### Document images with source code

******

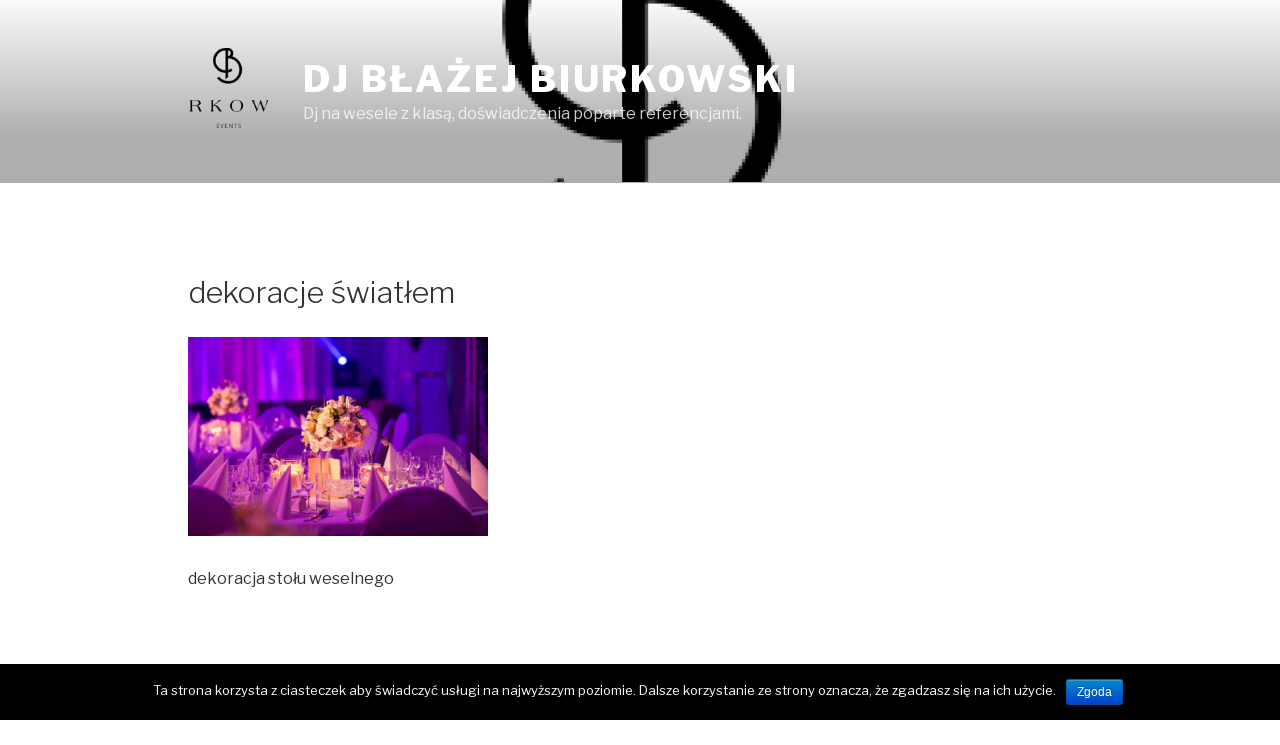

--- FILE ---
content_type: text/html; charset=UTF-8
request_url: https://djblazej.pl/wp-admin/admin-ajax.php
body_size: -98
content:
59806.5ff350fb63320f88f4076964832ead47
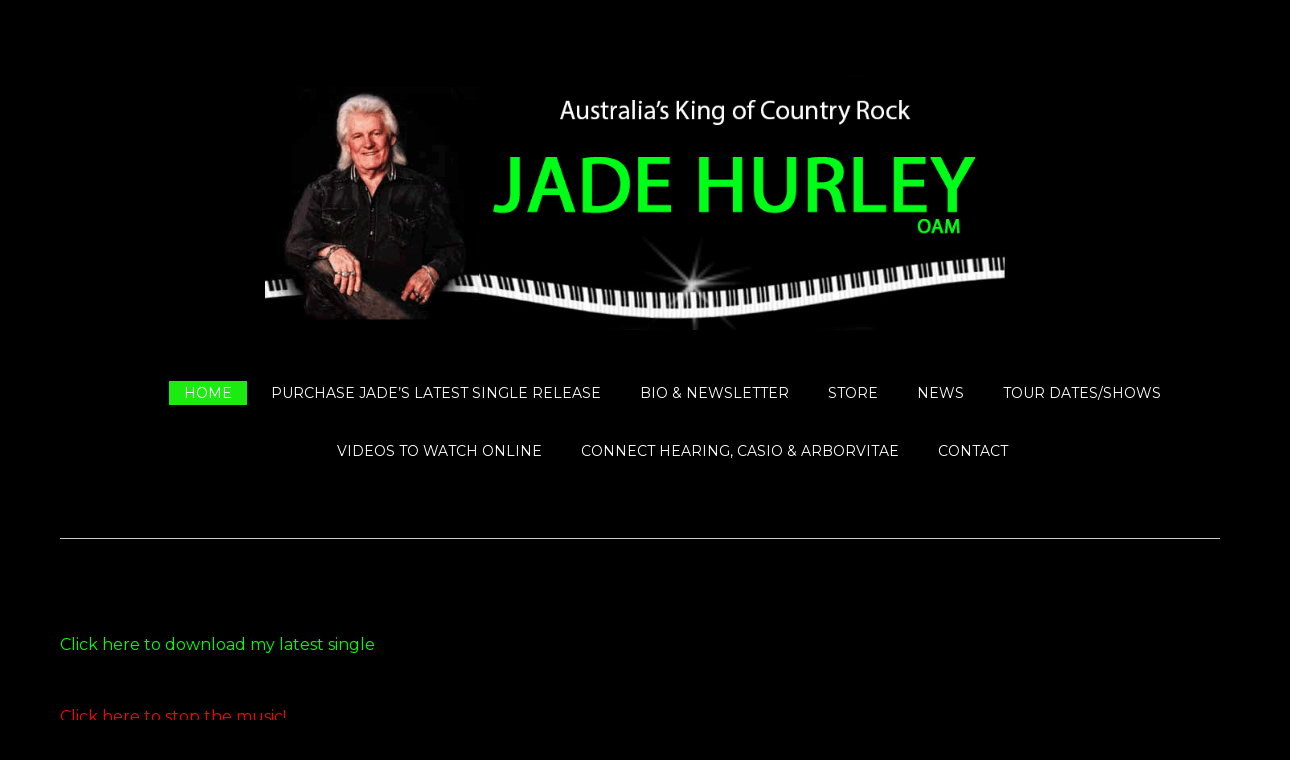

--- FILE ---
content_type: text/css
request_url: https://www.jadehurley.net/wp-content/uploads/themify-customizer.css?ver=24.10.24.14.09.55
body_size: 268
content:
/* Themify Customize Styling */
body {		
	background-color: #000000;
	background-color: rgba(0,0,0,1.00);	
	color: #39e605;
	color: rgba(57,230,5,1.00); 
}
a {		
	color: #ff0303;
	color: rgba(255,3,3,1.00); 
}
a:hover {		
	color: #ffffff;
	color: rgba(255,255,255,1.00); 
}
#pagewrap {		
	background-color: #000000;
	background-color: rgba(0,0,0,1.00); 
}
#body {		
	background-color: #000000;
	background-color: rgba(0,0,0,1.00); 
}
#content {		
	background-color: #000000;
	background-color: rgba(0,0,0,1.00); 
}
#sidebar {		
	background-color: #000000;
	background-color: rgba(0,0,0,1.00); 
}
h1 {		
	color: #000000;
	color: rgba(0,0,0,1.00); 
}
h2 {		
	color: #03eb0e;
	color: rgba(3,235,14,1.00); 
}
h4 {		
	color: #07e625;
	color: rgba(7,230,37,1.00); 
}
#site-logo img {		width: 750px; 
}
#site-logo a {		width: 750px; 
}
#main-nav {		
	width: 1230px; 
}
#main-nav a {			font-style:normal;
	font-weight:normal;
	text-decoration:none;
	text-align:left;	
	color: #ffffff;
	color: rgba(255,255,255,1.00); 
}
#main-nav a:hover {		
	background-color: #1ceb11;
	background-color: rgba(28,235,17,1.00); 
}
#main-nav .current_page_item a,  #main-nav .current-menu-item a {		
	background-color: #1ceb11;
	background-color: rgba(28,235,17,1.00);	
	color: #ffffff;
	color: rgba(255,255,255,1.00); 
}
#main-nav .current_page_item a:hover,  #main-nav .current-menu-item a:hover {		
	background-color: #1ceb11;
	background-color: rgba(28,235,17,1.00);	
	color: #ffffff;
	color: rgba(255,255,255,1.00); 
}
#main-nav ul {		
	background-color: #29f51b;
	background-color: rgba(41,245,27,1); 
}
.page-title {		
	color: #000000;
	color: rgba(0,0,0,1.00);		font-style:normal;
	font-weight:normal;
	text-decoration:none;
	font-size:0.01%;
	line-height:00.1px;
	text-align:left; 
}


--- FILE ---
content_type: text/javascript
request_url: https://www.jadehurley.net/wp-content/plugins/zendy-video-resizer/zendy-video-resizer.js?ver=6.8.3
body_size: 254
content:
// LOAD CONTENT, THEN RESIZE VIDEOS
jQuery(window).load(function(){

	// If we have at least 1 iFrame
	if( jQuery('iframe').length ){

		// LOOP OVER ALL IFRAMES
		jQuery('iframe').each( function(){
				
			// IF THE IFRAME IS A YOUTUBE, VIMEO, OR WISTIA EMBED
			if( 
				typeof( jQuery(this).attr('src') ) !== 'undefined' &&
				(
					jQuery(this).attr('src').indexOf( 'youtube' ) !== -1 || 
					jQuery(this).attr('src').indexOf( 'vimeo' ) !== -1 || 
					jQuery(this).attr('src').indexOf( 'wistia' ) !== -1
				)
			){
			
				// GET WIDTH OF PARENT CONTAINER
				var contentWidth = jQuery( this ).parent().width();
				
				// RESIZE IFRAME
				jQuery( this ).width( contentWidth ).height( ( 9 * contentWidth ) / 16 );
				
			}
			
		});
	
	}
	
});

******

### What this task involves
Your answer must be an exact copy of the data above, minus its pictures.

### Written reply
--- FILE ---
content_type: text/html; charset=UTF-8
request_url: https://djblazej.pl/wp-admin/admin-ajax.php
body_size: -98
content:
59806.5ff350fb63320f88f4076964832ead47

--- FILE ---
content_type: text/css
request_url: https://www.jadehurley.net/wp-content/uploads/themify-customizer.css?ver=24.10.24.14.09.55
body_size: 268
content:
/* Themify Customize Styling */
body {		
	background-color: #000000;
	background-color: rgba(0,0,0,1.00);	
	color: #39e605;
	color: rgba(57,230,5,1.00); 
}
a {		
	color: #ff0303;
	color: rgba(255,3,3,1.00); 
}
a:hover {		
	color: #ffffff;
	color: rgba(255,255,255,1.00); 
}
#pagewrap {		
	background-color: #000000;
	background-color: rgba(0,0,0,1.00); 
}
#body {		
	background-color: #000000;
	background-color: rgba(0,0,0,1.00); 
}
#content {		
	background-color: #000000;
	background-color: rgba(0,0,0,1.00); 
}
#sidebar {		
	background-color: #000000;
	background-color: rgba(0,0,0,1.00); 
}
h1 {		
	color: #000000;
	color: rgba(0,0,0,1.00); 
}
h2 {		
	color: #03eb0e;
	color: rgba(3,235,14,1.00); 
}
h4 {		
	color: #07e625;
	color: rgba(7,230,37,1.00); 
}
#site-logo img {		width: 750px; 
}
#site-logo a {		width: 750px; 
}
#main-nav {		
	width: 1230px; 
}
#main-nav a {			font-style:normal;
	font-weight:normal;
	text-decoration:none;
	text-align:left;	
	color: #ffffff;
	color: rgba(255,255,255,1.00); 
}
#main-nav a:hover {		
	background-color: #1ceb11;
	background-color: rgba(28,235,17,1.00); 
}
#main-nav .current_page_item a,  #main-nav .current-menu-item a {		
	background-color: #1ceb11;
	background-color: rgba(28,235,17,1.00);	
	color: #ffffff;
	color: rgba(255,255,255,1.00); 
}
#main-nav .current_page_item a:hover,  #main-nav .current-menu-item a:hover {		
	background-color: #1ceb11;
	background-color: rgba(28,235,17,1.00);	
	color: #ffffff;
	color: rgba(255,255,255,1.00); 
}
#main-nav ul {		
	background-color: #29f51b;
	background-color: rgba(41,245,27,1); 
}
.page-title {		
	color: #000000;
	color: rgba(0,0,0,1.00);		font-style:normal;
	font-weight:normal;
	text-decoration:none;
	font-size:0.01%;
	line-height:00.1px;
	text-align:left; 
}


--- FILE ---
content_type: text/javascript
request_url: https://www.jadehurley.net/wp-content/plugins/zendy-video-resizer/zendy-video-resizer.js?ver=6.8.3
body_size: 254
content:
// LOAD CONTENT, THEN RESIZE VIDEOS
jQuery(window).load(function(){

	// If we have at least 1 iFrame
	if( jQuery('iframe').length ){

		// LOOP OVER ALL IFRAMES
		jQuery('iframe').each( function(){
				
			// IF THE IFRAME IS A YOUTUBE, VIMEO, OR WISTIA EMBED
			if( 
				typeof( jQuery(this).attr('src') ) !== 'undefined' &&
				(
					jQuery(this).attr('src').indexOf( 'youtube' ) !== -1 || 
					jQuery(this).attr('src').indexOf( 'vimeo' ) !== -1 || 
					jQuery(this).attr('src').indexOf( 'wistia' ) !== -1
				)
			){
			
				// GET WIDTH OF PARENT CONTAINER
				var contentWidth = jQuery( this ).parent().width();
				
				// RESIZE IFRAME
				jQuery( this ).width( contentWidth ).height( ( 9 * contentWidth ) / 16 );
				
			}
			
		});
	
	}
	
});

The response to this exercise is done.